Si quand on dit Grèce, vous pensez retsina, vous allez être surpris : le tout jeune Domaine Zacharioudakis a déjà une liste d’attente pour ses vins longue comme un jour sans pain. reportage et photos : frank van der auwera
La malédiction s’appelle retsina. Pendant des années, ce vin industriel a marqué l’image de la viticulture grecque. Pourtant, le pays et ses 150.000 hectares de parcelles viticoles, possède plus de 300 cépages que l’on ne trouve nulle part ailleurs : assyrtiko, xinomavro, mavrodaphne, moschofilero ou agiorgitiko, pour n’en citer que quelques-uns.
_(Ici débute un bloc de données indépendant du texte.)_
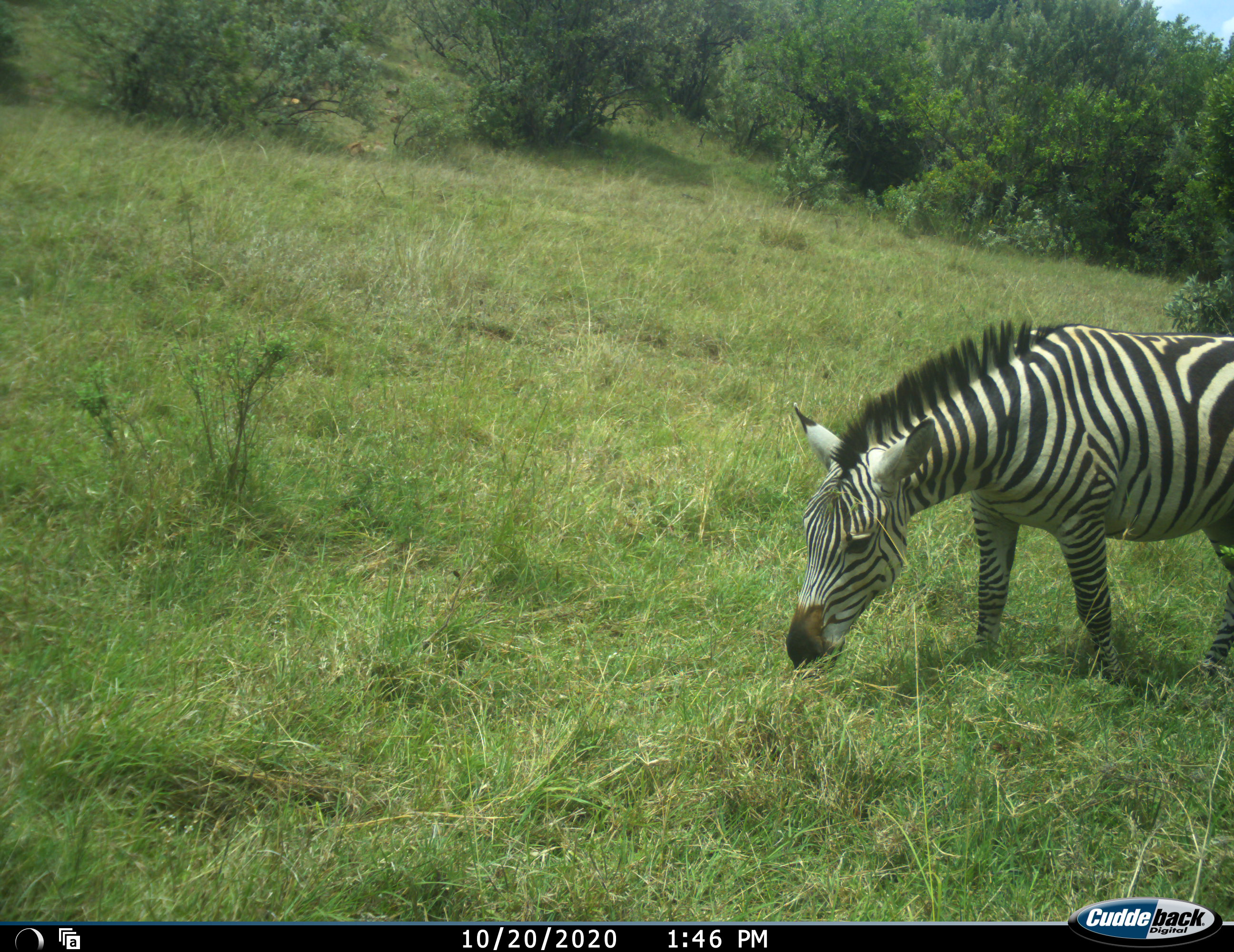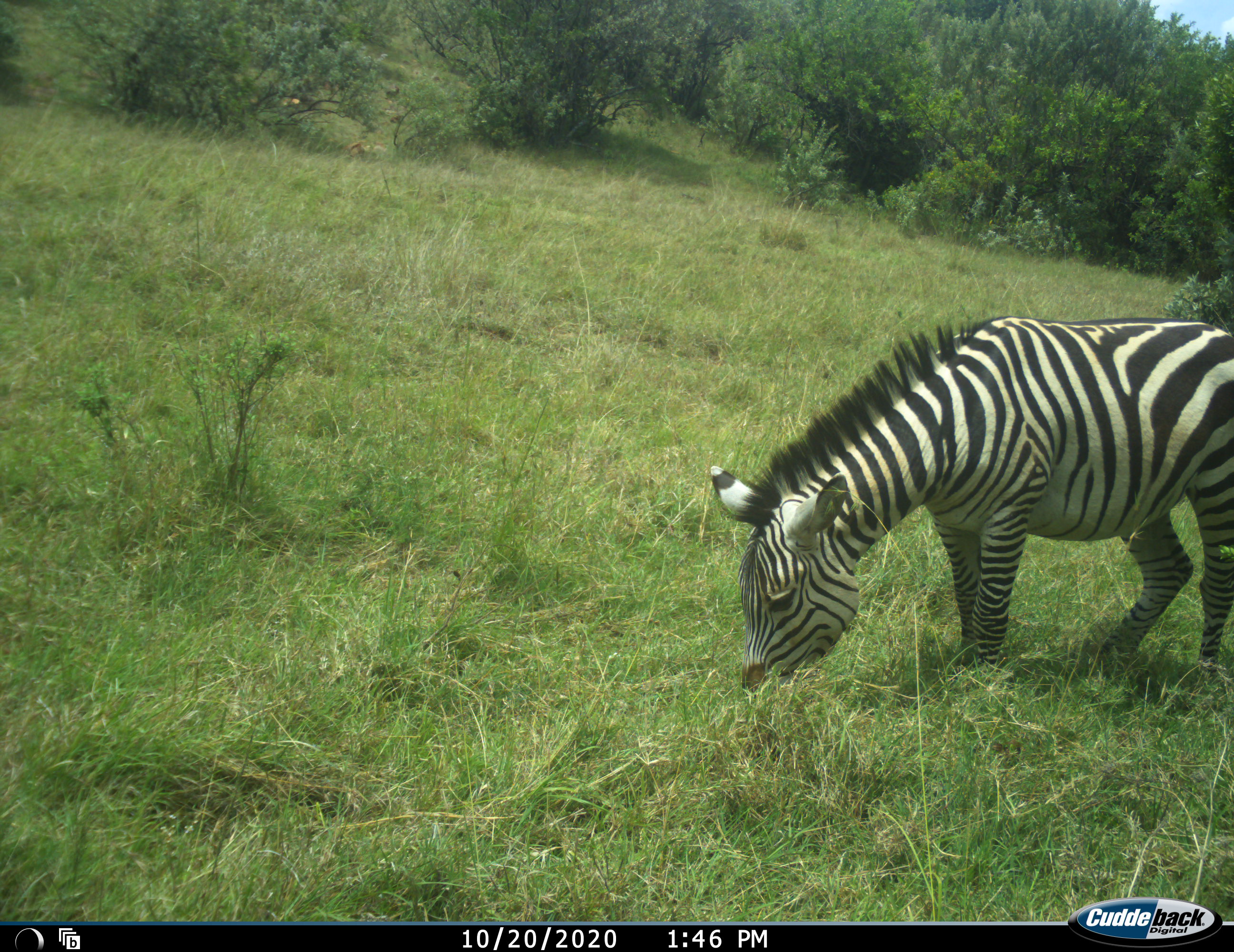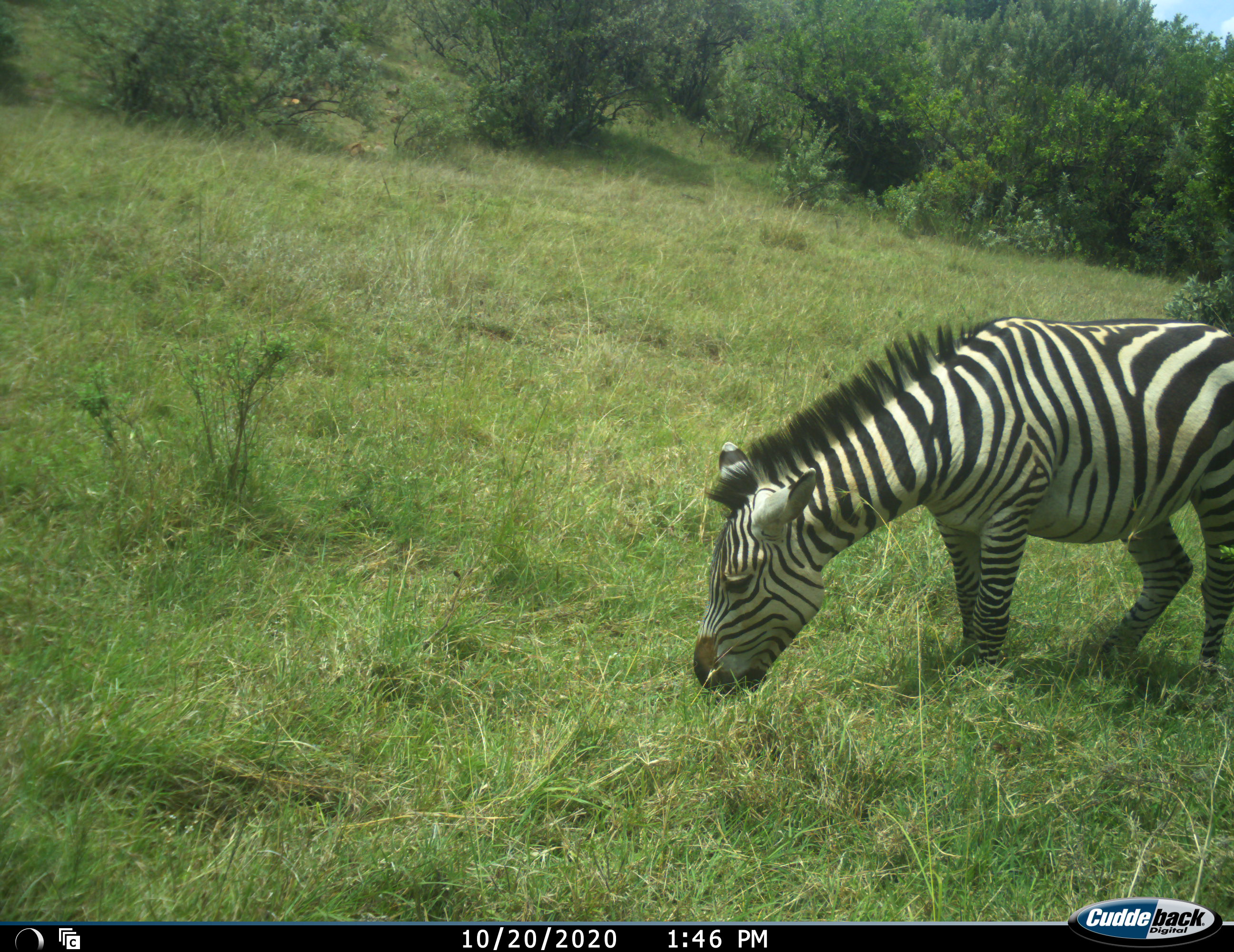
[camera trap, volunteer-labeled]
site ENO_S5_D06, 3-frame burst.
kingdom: Animalia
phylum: Chordata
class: Mammalia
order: Perissodactyla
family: Equidae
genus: Equus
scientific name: Equus quagga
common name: plains zebra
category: zebraplains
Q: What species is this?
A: Zebraplains (plains zebra) (Equus quagga).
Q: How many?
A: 1.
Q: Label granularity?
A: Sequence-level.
Et rares sont ceux qui savent que la Grèce a depuis plus de quarante ans son propre système d’appellations, calqué sur le modèle français. Et que certains vins grecs font figure de trend-setters, oeuvre de vignerons qui continuent à investir à contre-courant, embrassent de nouvelles techniques vinicoles et affirment leur position à l’exportation.
Ange salvateur
L’une des plus grandes surprises nous vient de Crète, une région qui n’est pas connue pour la qualité de ses vins. C’est dans le petit village de Ploui (Heraklion) que se trouve le tout jeune domaine Zacharioudakis, dont la production commence à connaître un certain succès en Belgique et figure même sur la carte de quelques établissements étoilés. Ce n’est qu’en 2000 que Stilianos Zacharioudakis a planté ses premières vignes. Aujourd’hui, il exploite un vignoble de 20 hectares où il produit sa troisième récolte, soit 100.000 bouteilles. Des vins qui n’ont absolument rien à voir avec leurs concurrents grecs. Et ce, uniquement grâce à la vision très personnelle de Zacharioudakis.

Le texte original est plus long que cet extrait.